● **Extract to read**
None of these attempts have resolved the issue so far. Being a relatively new user of Stan, I’m not quite sure how to proceed from here. Any suggestions for fixing this are greatly appreciated.

Additionally, this is my first post on this forum. I’ve read the forum etiquette guidelines and searched for similar posts before posting this question, but if I’ve missed anything please let me know and I will try to correct it.

Thank you!

A couple of things you could try/think about.

  • It could be that you need a longer warmup period.

  • I suspect that fixing the effect of one group to zero is not the most efficient way to avoid linear dependency. Since you have an overall mean, alpha, you could just drop Area_Mean and Upc_Mean (which is the same to set them to zero) and let the first group be free.

  • You could try a centered parameterisation instead of the non-centered one. With more data the centered parameterisation could be more appropriate (https://arxiv.org/pdf/1312.0906.pdf). You used the centered parameterisation for Sigma.

● **Entries shown**

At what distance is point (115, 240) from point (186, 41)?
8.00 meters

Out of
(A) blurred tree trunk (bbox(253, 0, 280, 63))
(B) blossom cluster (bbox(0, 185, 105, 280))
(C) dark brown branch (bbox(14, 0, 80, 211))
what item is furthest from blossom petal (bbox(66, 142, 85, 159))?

● **Task set**
• a. Reproduce word for word everything in the Stan forum thread from "None of these" down to "group be free.".
• b. According to the reply in the Stan forum thread, which parameterization was already used for Sigma?
• c. Continue the Stan forum thread from where it stops.

● **Response list**
• a.
None of these attempts have resolved the issue so far. Being a relatively new user of Stan, I’m not quite sure how to proceed from here. Any suggestions for fixing this are greatly appreciated.

Additionally, this is my first post on this forum. I’ve read the forum etiquette guidelines and searched for similar posts before posting this question, but if I’ve missed anything please let me know and I will try to correct it.

Thank you!

A couple of things you could try/think about.

  • It could be that you need a longer warmup period.

  • I suspect that fixing the effect of one group to zero is not the most efficient way to avoid linear dependency. Since you have an overall mean, alpha, you could just drop Area_Mean and Upc_Mean (which is the same to set them to zero) and let the first group be free.

• b. The centered parameterisation.

• c.
  • I know you checked this but I think it might be worthwhile to investigate your prior on the sigmas. These cauchys in combination with the exponential transformation give huge variation on the natural scale of the prices. To a lesser extent the same argument holds for Sigma and its lognormal prior. You could use the results from your successful analysis to get an idea of what likely values are for the sigmas. With predictive posterior checks, you might also try to figure out whether the implied multiplicative effect of the log_normal holds.

  • If you got everything to converge you can vectorise the likelihood statement. This should help with speeding things up.

P_vec ~ lognormal(Mu, Sigma[Area_Ind])
1 Like

Anything that touches the data depends on the data in a Bayesian model.

I’d also check the lognormals—these are a bit tricky in terms of where their mass is.

You can also vectorize the definition of Mu and don’t need to save it as a transformed parameter. The vectorizations are particularly useful with large data sizes.

You definitely want to use a non-centered parameterization of

Sigma ~ lognormal(Sigma_LogMean, 1);

That’d be:

Sigma_std ~ normal(0, 1);
Sigma = exp(Sigma_LogMean + Sigma_std);

but you’ll need to convert everything from an array to a vector. This breaks the dependency between Sigma and Sigma_LogMean in the prior. The broad student-t priors aren’t going to help convergence.

You an also use vector operations to define other quantities, e.g.,

Area_Effect[2:n_areas] = Area_Mean + Area_Sigma * Area_Epsilon;

Hey all,

Thanks for the thoughtful responses. I’ve attempted to implement most of these suggestions, and the time it takes to fit the model decreased dramatically, to about 3 hours or so per run. But the model is still not converging when I run it on all of the data.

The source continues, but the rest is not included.